みんな、なんで新たにライブハウスをやりたいのかわかんないですよ(笑)。毎年、何軒も潰れているのに、新たに何軒もできている所を見ると、なにかしらの魅力があるのかな、と思いますが…。同業者としては「これ以上増えるな!」とは思いますけどね(笑)。
ライブハウスを持つというのは一つの夢で、店を持ちたいと思う人は多いのではないでしょうか。
儲からないから、やらない方がいいと思います(笑)。普通に儲かってたら、人並みの給料をもらってますよ。ライブハウスの人たちは、同じような年で、大学出て、サラリーマンになった人の年収の半分以下だと思いますよ。
現実は厳しい世界ですね…。
結局、最近出てきてる新店舗って、系列店がほとんどじゃないですか? ライブハウスを複数店舗持っているか、スタジオを持っているか、そういう割と大きな会社が出してると思います。東京だけじゃなく、他の都市で店舗を出しているとかね。ちなみにうちは何も系列がないんですけど(苦笑)。

## 設問 1
ライブハウスについての文書抜粋で、話し手は最近出てきている新店舗をどのような会社が出していると述べていますか。
## 設問 2
ライブハウスについての文書抜粋の続きを、最後の文の後から書いてください。

## 収集したデータのエントリ
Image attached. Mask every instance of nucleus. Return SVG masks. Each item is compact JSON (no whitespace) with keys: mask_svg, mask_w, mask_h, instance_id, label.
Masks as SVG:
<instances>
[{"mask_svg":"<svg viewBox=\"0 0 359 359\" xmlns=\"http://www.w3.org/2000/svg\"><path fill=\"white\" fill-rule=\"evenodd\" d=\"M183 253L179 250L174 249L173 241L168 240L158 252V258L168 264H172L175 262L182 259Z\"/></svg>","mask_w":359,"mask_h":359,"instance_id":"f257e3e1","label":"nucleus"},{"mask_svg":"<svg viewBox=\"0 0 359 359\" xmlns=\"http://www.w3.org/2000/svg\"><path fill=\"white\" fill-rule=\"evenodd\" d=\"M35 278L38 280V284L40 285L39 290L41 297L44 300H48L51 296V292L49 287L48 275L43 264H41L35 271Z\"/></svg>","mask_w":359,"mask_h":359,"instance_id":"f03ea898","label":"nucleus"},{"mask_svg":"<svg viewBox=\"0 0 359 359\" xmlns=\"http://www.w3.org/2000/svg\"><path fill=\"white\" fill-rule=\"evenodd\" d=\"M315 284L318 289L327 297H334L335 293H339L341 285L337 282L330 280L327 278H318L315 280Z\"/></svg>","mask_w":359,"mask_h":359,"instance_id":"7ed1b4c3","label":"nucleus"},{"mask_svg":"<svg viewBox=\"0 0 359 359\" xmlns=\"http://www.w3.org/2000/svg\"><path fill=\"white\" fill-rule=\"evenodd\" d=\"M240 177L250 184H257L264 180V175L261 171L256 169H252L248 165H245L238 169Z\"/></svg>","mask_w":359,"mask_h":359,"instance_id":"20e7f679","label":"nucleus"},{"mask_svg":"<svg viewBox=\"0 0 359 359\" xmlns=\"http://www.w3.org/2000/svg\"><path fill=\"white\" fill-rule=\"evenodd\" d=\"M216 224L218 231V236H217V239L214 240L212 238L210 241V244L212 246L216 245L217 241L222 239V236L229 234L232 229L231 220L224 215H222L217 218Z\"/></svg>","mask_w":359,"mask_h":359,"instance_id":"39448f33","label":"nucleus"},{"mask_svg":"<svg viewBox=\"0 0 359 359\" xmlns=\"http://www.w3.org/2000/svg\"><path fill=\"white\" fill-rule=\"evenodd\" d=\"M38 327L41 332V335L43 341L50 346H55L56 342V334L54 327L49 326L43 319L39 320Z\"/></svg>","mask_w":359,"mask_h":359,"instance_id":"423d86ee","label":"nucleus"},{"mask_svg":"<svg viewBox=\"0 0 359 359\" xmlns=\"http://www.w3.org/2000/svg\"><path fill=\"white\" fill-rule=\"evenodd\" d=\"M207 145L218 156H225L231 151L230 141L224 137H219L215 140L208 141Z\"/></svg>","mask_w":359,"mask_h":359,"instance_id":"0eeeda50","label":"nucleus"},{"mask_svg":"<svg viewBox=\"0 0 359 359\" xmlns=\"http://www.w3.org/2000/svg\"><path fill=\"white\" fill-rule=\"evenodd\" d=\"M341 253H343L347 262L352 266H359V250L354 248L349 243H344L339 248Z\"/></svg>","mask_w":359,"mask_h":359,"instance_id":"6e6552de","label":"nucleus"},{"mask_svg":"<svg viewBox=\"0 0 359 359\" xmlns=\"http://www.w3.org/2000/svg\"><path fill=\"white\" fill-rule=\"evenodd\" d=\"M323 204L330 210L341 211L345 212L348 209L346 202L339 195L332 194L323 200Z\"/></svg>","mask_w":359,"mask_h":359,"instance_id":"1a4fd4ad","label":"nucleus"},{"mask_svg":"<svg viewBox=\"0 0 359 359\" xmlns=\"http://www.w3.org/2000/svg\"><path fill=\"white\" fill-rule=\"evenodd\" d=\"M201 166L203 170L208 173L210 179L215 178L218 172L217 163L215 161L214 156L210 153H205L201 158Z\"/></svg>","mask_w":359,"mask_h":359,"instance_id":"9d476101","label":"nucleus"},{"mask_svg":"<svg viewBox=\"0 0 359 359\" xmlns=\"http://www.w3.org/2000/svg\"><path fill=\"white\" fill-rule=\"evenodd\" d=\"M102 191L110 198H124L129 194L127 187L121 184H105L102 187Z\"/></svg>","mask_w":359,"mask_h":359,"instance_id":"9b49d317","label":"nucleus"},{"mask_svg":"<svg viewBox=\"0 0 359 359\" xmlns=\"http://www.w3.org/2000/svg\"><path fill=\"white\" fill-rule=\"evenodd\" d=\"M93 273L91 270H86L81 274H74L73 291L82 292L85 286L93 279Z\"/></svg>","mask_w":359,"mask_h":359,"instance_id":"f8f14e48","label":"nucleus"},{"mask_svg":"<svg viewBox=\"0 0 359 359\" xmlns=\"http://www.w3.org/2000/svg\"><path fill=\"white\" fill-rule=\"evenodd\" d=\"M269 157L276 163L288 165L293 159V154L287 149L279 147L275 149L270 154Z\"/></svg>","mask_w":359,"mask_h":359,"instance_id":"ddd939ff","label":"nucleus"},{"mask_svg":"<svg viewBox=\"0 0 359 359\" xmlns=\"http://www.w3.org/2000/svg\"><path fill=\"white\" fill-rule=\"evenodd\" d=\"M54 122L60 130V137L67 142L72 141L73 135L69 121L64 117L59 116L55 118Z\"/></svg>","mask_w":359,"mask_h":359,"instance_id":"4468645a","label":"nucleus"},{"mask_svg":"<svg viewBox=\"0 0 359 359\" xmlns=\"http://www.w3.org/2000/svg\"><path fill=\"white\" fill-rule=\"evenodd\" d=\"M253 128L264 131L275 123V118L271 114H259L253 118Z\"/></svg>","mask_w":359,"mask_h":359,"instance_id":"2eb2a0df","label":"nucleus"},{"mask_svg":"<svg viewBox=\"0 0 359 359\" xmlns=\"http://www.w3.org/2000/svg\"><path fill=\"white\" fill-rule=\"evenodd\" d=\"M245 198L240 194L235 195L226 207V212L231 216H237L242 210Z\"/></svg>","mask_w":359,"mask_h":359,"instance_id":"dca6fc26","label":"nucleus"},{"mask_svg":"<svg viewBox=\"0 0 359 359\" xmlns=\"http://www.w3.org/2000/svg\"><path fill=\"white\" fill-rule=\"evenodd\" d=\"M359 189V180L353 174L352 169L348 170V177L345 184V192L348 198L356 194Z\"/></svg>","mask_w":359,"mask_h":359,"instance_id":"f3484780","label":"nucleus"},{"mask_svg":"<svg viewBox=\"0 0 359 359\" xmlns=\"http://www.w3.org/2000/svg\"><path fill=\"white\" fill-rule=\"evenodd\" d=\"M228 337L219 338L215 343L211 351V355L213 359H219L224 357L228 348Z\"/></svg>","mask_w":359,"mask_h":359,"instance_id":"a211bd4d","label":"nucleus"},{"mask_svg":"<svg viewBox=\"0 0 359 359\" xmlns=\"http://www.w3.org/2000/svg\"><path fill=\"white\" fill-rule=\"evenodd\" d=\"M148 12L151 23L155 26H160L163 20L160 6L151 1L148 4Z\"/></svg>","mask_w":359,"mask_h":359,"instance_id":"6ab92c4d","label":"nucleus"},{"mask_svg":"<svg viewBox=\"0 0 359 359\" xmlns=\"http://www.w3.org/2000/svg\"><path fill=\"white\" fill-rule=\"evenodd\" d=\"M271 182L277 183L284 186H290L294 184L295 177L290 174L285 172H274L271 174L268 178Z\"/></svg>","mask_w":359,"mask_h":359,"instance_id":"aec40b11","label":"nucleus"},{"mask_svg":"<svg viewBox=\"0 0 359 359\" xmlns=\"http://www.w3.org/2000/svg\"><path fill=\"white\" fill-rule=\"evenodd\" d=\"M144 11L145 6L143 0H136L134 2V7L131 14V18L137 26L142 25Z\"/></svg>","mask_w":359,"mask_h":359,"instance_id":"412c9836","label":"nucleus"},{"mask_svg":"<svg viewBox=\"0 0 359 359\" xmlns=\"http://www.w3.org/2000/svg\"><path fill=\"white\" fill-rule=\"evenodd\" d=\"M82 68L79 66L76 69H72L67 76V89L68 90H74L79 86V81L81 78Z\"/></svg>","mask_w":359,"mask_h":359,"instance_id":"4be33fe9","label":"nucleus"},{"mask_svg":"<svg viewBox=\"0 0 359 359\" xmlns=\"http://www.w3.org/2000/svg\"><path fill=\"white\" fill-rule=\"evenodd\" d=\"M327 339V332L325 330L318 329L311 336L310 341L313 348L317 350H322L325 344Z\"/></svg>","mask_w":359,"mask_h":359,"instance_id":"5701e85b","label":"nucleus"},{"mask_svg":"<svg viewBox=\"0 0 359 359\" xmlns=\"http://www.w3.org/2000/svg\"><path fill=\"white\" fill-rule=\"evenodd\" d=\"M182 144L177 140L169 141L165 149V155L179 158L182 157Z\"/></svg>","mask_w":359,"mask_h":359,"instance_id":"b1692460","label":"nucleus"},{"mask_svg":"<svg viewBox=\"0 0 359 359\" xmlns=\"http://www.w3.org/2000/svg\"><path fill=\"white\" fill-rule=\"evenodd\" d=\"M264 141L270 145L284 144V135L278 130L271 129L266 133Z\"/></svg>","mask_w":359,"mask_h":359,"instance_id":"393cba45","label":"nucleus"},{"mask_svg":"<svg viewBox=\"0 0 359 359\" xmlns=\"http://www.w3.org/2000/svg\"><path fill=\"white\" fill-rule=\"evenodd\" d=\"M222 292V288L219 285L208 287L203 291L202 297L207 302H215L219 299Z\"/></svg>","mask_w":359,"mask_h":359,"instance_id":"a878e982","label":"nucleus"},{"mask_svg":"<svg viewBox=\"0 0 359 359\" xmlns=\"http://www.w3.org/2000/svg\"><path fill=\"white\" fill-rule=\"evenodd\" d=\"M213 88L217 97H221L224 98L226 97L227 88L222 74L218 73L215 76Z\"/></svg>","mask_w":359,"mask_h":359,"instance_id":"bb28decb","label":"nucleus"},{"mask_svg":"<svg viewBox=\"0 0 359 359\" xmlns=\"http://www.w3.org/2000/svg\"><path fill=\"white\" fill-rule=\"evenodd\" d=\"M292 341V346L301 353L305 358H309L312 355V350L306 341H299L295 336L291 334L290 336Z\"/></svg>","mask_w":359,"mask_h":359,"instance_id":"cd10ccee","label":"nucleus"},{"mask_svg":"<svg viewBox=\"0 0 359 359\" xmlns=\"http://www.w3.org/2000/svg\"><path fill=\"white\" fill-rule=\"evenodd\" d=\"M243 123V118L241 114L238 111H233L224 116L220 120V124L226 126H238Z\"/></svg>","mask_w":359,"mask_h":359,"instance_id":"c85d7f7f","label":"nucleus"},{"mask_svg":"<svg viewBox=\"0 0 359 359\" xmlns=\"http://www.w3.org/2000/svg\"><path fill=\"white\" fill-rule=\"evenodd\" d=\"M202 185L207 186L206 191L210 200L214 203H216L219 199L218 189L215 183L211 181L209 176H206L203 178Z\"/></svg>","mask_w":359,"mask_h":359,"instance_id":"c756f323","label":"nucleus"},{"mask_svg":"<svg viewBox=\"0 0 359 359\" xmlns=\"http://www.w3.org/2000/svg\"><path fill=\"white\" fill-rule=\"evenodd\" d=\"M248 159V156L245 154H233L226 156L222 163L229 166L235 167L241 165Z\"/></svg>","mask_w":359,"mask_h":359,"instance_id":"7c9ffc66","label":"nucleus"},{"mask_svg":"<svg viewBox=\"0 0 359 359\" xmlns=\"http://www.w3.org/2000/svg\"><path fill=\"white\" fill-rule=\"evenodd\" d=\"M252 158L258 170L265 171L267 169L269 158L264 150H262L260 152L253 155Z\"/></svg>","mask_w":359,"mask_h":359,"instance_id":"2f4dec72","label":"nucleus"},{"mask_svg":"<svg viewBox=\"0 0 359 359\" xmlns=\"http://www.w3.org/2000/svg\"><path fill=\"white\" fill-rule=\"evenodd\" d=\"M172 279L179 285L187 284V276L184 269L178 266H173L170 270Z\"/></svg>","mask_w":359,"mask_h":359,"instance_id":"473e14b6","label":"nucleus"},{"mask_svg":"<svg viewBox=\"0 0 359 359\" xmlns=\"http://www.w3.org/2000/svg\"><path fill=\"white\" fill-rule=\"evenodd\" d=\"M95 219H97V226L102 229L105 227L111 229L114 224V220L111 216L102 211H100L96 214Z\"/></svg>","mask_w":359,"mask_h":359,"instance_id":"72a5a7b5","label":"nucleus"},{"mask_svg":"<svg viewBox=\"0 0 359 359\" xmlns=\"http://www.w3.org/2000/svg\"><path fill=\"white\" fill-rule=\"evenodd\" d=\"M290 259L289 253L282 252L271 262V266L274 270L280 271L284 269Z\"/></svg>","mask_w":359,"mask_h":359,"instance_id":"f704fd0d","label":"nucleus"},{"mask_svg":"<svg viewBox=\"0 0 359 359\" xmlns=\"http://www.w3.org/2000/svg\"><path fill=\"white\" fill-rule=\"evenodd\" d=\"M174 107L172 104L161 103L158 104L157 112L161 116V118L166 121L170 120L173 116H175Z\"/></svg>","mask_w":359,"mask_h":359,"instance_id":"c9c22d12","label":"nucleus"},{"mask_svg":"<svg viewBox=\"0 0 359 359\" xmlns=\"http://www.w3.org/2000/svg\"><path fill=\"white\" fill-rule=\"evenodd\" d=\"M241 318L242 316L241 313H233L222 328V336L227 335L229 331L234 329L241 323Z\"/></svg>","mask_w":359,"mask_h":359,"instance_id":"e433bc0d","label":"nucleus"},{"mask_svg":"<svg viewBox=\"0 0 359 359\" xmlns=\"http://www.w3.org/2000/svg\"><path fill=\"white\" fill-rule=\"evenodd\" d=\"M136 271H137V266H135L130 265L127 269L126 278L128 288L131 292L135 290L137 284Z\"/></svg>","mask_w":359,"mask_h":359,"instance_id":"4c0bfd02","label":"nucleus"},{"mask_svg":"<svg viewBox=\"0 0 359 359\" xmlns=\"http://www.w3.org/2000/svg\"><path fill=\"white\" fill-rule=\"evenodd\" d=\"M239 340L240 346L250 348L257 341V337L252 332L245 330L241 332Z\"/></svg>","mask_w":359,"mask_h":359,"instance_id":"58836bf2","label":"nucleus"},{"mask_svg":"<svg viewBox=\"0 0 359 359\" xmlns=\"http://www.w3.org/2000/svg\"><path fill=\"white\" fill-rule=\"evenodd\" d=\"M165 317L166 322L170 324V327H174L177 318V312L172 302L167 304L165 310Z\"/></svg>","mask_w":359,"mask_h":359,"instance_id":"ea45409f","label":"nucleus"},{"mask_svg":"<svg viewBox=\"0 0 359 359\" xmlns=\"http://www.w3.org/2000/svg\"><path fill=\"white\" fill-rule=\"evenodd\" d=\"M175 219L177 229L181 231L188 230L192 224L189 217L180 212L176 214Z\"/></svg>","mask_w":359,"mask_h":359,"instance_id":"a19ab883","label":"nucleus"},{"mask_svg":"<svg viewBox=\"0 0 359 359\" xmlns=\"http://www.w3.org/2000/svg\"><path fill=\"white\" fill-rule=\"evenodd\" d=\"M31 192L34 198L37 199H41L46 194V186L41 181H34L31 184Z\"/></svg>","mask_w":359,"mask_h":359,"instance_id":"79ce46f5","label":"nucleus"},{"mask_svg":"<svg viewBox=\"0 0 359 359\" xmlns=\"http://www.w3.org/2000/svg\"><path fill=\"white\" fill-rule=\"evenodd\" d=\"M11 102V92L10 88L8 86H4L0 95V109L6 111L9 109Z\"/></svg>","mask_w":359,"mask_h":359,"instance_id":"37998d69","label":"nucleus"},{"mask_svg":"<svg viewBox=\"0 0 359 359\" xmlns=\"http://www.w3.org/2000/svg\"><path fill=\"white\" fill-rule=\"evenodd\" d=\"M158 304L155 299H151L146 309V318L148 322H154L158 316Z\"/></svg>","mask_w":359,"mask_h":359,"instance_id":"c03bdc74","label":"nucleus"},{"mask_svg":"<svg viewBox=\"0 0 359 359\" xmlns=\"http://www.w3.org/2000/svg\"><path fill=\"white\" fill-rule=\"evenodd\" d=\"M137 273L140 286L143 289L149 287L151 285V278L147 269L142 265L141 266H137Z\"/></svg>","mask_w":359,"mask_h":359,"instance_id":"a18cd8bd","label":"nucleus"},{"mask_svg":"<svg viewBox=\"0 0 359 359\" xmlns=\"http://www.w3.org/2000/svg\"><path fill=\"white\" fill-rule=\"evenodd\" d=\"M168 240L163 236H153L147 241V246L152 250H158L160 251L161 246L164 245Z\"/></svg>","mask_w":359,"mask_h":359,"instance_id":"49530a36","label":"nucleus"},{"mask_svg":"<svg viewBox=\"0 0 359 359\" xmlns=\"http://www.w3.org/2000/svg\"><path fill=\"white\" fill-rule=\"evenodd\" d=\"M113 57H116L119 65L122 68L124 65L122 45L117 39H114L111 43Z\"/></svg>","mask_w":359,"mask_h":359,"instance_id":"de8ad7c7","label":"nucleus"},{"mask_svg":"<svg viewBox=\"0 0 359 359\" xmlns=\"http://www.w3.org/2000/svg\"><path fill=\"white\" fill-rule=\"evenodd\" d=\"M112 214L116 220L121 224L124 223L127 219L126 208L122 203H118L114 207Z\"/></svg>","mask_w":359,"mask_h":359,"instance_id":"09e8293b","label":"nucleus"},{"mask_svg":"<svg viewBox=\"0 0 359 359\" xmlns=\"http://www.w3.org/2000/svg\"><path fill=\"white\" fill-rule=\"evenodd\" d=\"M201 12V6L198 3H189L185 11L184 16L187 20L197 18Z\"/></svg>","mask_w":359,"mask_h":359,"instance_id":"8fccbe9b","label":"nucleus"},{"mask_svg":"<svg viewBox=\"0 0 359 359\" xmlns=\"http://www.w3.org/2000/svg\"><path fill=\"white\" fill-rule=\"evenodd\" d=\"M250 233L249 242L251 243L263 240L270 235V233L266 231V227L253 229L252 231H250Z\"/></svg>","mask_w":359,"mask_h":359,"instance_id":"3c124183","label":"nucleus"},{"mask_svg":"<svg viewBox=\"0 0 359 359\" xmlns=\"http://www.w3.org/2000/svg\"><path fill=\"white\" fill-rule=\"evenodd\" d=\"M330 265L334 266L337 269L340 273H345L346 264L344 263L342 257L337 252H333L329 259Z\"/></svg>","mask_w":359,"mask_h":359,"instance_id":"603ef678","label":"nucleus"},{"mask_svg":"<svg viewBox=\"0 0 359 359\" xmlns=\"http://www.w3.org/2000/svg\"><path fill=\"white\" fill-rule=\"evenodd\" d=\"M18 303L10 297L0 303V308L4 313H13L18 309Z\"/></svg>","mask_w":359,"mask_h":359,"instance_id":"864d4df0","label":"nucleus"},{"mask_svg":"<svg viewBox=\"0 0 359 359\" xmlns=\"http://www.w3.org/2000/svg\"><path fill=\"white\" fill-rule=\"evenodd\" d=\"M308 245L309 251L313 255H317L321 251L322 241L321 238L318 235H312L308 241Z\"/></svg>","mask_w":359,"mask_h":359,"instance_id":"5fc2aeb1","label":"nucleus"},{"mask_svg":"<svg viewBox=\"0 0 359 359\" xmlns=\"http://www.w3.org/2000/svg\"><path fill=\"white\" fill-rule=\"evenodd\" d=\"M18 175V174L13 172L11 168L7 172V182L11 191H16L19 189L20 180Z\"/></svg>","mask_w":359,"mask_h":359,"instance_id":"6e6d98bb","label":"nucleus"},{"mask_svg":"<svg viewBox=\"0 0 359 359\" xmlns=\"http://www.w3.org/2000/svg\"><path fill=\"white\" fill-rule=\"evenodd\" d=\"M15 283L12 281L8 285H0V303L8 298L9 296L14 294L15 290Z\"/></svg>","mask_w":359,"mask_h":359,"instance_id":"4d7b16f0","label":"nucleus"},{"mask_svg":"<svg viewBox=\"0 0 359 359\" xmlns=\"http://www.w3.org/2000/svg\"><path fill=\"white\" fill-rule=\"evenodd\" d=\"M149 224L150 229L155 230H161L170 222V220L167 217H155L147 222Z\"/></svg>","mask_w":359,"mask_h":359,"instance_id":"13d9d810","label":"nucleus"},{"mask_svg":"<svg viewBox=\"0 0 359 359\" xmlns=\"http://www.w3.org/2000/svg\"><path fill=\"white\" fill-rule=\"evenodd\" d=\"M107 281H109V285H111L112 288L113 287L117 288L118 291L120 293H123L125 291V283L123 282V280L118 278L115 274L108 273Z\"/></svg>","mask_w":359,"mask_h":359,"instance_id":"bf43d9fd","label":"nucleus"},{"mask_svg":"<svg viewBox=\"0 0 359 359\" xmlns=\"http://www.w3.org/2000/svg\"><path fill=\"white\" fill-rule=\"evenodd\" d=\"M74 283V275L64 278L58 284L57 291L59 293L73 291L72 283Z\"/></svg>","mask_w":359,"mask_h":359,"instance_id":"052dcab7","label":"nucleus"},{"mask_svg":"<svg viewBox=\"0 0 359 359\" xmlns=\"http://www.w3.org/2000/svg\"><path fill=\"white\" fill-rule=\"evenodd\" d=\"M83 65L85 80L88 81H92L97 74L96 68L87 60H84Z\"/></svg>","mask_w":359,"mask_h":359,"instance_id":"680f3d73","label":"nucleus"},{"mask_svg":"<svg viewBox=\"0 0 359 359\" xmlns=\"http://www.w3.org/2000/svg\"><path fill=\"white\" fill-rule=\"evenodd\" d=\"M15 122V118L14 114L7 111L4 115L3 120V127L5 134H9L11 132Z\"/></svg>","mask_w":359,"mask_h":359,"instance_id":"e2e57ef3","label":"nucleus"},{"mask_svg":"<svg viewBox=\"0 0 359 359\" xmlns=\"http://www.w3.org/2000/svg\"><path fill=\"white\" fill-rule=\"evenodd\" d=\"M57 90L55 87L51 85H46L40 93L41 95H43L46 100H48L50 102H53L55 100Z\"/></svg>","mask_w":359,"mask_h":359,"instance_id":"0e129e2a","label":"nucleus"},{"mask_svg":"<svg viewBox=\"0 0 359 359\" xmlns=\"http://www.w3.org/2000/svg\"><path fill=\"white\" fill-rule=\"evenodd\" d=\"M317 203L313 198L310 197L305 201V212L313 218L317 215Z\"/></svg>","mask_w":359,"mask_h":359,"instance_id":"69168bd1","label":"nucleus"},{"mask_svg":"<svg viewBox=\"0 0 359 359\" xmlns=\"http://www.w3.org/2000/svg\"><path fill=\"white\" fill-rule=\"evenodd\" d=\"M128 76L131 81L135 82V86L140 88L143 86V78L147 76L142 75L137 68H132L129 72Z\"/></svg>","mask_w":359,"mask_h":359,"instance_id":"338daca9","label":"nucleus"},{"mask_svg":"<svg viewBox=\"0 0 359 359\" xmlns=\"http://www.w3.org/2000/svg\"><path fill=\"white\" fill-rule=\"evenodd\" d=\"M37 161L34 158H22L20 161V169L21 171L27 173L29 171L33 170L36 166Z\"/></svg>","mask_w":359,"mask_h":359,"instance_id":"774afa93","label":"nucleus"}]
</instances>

## 解答 1
ライブハウスを複数店舗持っているか、スタジオを持っているような、割と大きな会社だと述べています。

## 解答 2
そうですね、実は他店舗展開している会社だったり、またはまったく別業種会社が母体だったりするライブハウスのオープンは多いですね。
うちみたいな、独立した一匹狼の会社は少ないですよ。だからこそ独自の色が必要。目黒鹿鳴館とかWlidSide Tokyoとか、同じように系列店がないライブハウスの方が、生き残るために特色を出しておもしろいことをやっているんですよ。
丁度前回、WlidSide Tokyoの高長さんを取材させてもらったんですよ。過激で面白かったです。
あの人は人間そのものが面白いです(笑)。(※Vol.30 新宿 WildSide Tokyo)
鹿鳴館もメタル・ハードロック総本山として明確なカラーがありますね。
鹿鳴館には、自分が現役の時にお世話になりました。PEPE(店長 山口高明氏)さんとは今でもお話しさせてもらっています。(※Vol15 目黒鹿鳴館)
どちらも、系列店があるライブハウスにはない個性があるハコですね。
そう思います。それと、系列店のあるライブハウスの店長やスタッフはその店が閉店しても、それこそ姉妹店に異動すればいいですが、僕らは職を失いますからね。特に、上の立場になると、自分だけじゃなくて、スタッフ一同みんなの生活を抱えている状態ですから。
スタジオキッカ(吉祥寺の音楽スタジオ)を取材した時に、クレッシェンドとは、お互い系列店をもたない店舗として協力関係にあると言っていました。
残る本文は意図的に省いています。